Period primarily used: 1900’s
|
Intaglio - Italian for incising
or engraving. The image is manually removed from a flat surface with an
engraving tool or chemically etched away with acid. This allows the ink
to collect in the recesses and transfer to the paper under more intense
pressure than the relief method. Intaglio methods are incompatible with
printed text in book form.
Copper Engraving - An engraving tool
is used to remove thin v shaped furrows from a copper plate to delineate
the image. Ink is forced into these grooves with a roller.
Period primarily used: 1700 – 1850.
|
Steel Engraving - The harder surfaced
steel plate not only allowed for a greater number of images to be
printed from a single plate but a finer line to be etched into it.

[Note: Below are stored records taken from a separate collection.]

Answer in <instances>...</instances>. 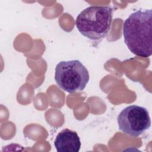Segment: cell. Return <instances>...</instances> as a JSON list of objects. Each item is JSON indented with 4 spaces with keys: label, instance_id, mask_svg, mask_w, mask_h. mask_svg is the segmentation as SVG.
<instances>
[{
    "label": "cell",
    "instance_id": "1",
    "mask_svg": "<svg viewBox=\"0 0 152 152\" xmlns=\"http://www.w3.org/2000/svg\"><path fill=\"white\" fill-rule=\"evenodd\" d=\"M152 10H139L131 14L122 26L124 42L137 56L147 58L152 54Z\"/></svg>",
    "mask_w": 152,
    "mask_h": 152
},
{
    "label": "cell",
    "instance_id": "2",
    "mask_svg": "<svg viewBox=\"0 0 152 152\" xmlns=\"http://www.w3.org/2000/svg\"><path fill=\"white\" fill-rule=\"evenodd\" d=\"M112 17L111 7L91 5L77 15L75 24L83 36L91 40L100 42L111 28Z\"/></svg>",
    "mask_w": 152,
    "mask_h": 152
},
{
    "label": "cell",
    "instance_id": "3",
    "mask_svg": "<svg viewBox=\"0 0 152 152\" xmlns=\"http://www.w3.org/2000/svg\"><path fill=\"white\" fill-rule=\"evenodd\" d=\"M90 79L86 67L79 60L59 62L55 67L56 84L68 93L83 91Z\"/></svg>",
    "mask_w": 152,
    "mask_h": 152
},
{
    "label": "cell",
    "instance_id": "4",
    "mask_svg": "<svg viewBox=\"0 0 152 152\" xmlns=\"http://www.w3.org/2000/svg\"><path fill=\"white\" fill-rule=\"evenodd\" d=\"M119 129L124 134L134 137L142 134L151 126L147 109L138 105L124 108L118 116Z\"/></svg>",
    "mask_w": 152,
    "mask_h": 152
},
{
    "label": "cell",
    "instance_id": "5",
    "mask_svg": "<svg viewBox=\"0 0 152 152\" xmlns=\"http://www.w3.org/2000/svg\"><path fill=\"white\" fill-rule=\"evenodd\" d=\"M54 145L59 152H78L81 144L80 137L75 131L65 128L56 135Z\"/></svg>",
    "mask_w": 152,
    "mask_h": 152
}]
</instances>
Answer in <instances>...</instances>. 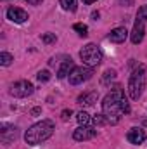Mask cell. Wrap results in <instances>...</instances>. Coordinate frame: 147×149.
Listing matches in <instances>:
<instances>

Period primarily used: 1820 – 1900.
|
Etching - Similar to an engraving,
but using acid to remove the metal. A sheet of copper is covered with
a wax film, and the image drawn through it with a needle. When dipped
in acid, only the exposed lines will be bitten into (the rest of the
plate being protected by the wax ). Similar is the stipple engraving
which uses a small hammer head covered with tiny points to punch holes
in the wax layer (or in some cases directly on the plate). Like soft
ground etching, stipple engraving is used primarily to mimic drawings
in chalk and pastel.
Period primarily used: 1800 – present.
|
Aquatint - Aquatint is a chemical etching
process. A layer of Bitumen dust is laid on a plate, which is then
heated, causing the dust to adhere to the surface. When immersed,
the acid attacks the copper around each grain, thereby creating a
fine web of thin lines . This process allowed for the introduction
of different tints directly onto the plate.
Period primarily used: 1800 – 1900.
|
Drypoint - The image is scratched on
the plate surface with a sharp needle. Depending on the force and
angle used, fine, sharp pieces of metal are thrown up on either side
of the line. This burr holds ink, as does the furrow created by the
needle and, the result is a warm almost blurred line. Because the
burr wears quickly its presence can indicate an early impression.
Period primarily used: 1800 – present.
|
Mezzotint - A plate is roughened with
a fine tooth tool known as a mezzotint rocker. When inked this surface
prints a rich, velvety black. The image is created by smoothing (burnishing)
areas to produce lighter tones. The process is unusual therefore in
creating a white image from a black background.
Period primarily used: Late 1700’s
|
Planographic- Surface
printing, in which images are put on the plate through use of chemicals,
wax, etc, providing resistance to the ink laid on the plate.
Lithograph - The image is formed with
a waxy crayon on a block of limestone or a zinc plate, the surface
of which is wetted, and rolled up with ink. The ink adheres to the
wax image, but not the dampened surface surrounding it. As the image
lies on the surface and not in the grooves, little pressure is needed
during printing. Hence no plate marks.
Period primarily used: 1800 – present.
|
Chromolithograph - A lithograph printed
with colored inks. A different colored stone is used for each color
required. This process allowed for the mechanical mass production
of colored plates.
Period primarily used: 1875 – 1925.
|
Pochoir - Stencils are used to create
the image directly on paper.
Period primarily used: 1920’s
|
Halftone - Photographic reproduction
technique by which the image from the original artwork or photograph
is passed through a screen onto a photographic plate. This entirely
mechanical technique is the first time an image did not have to be
manipulated by hand to be reproduced. Color Halftones utilized three
separate halftone blocks resulting in separate specks of individual
colors building up the colored image.
Period primarily used: 1890 – present.
|
Photogravure - Gravures include all
mechanical intaglio processes using photography. The surface of the
plate is divided into a grid of separate pits
Period primarily used: 1890 – present.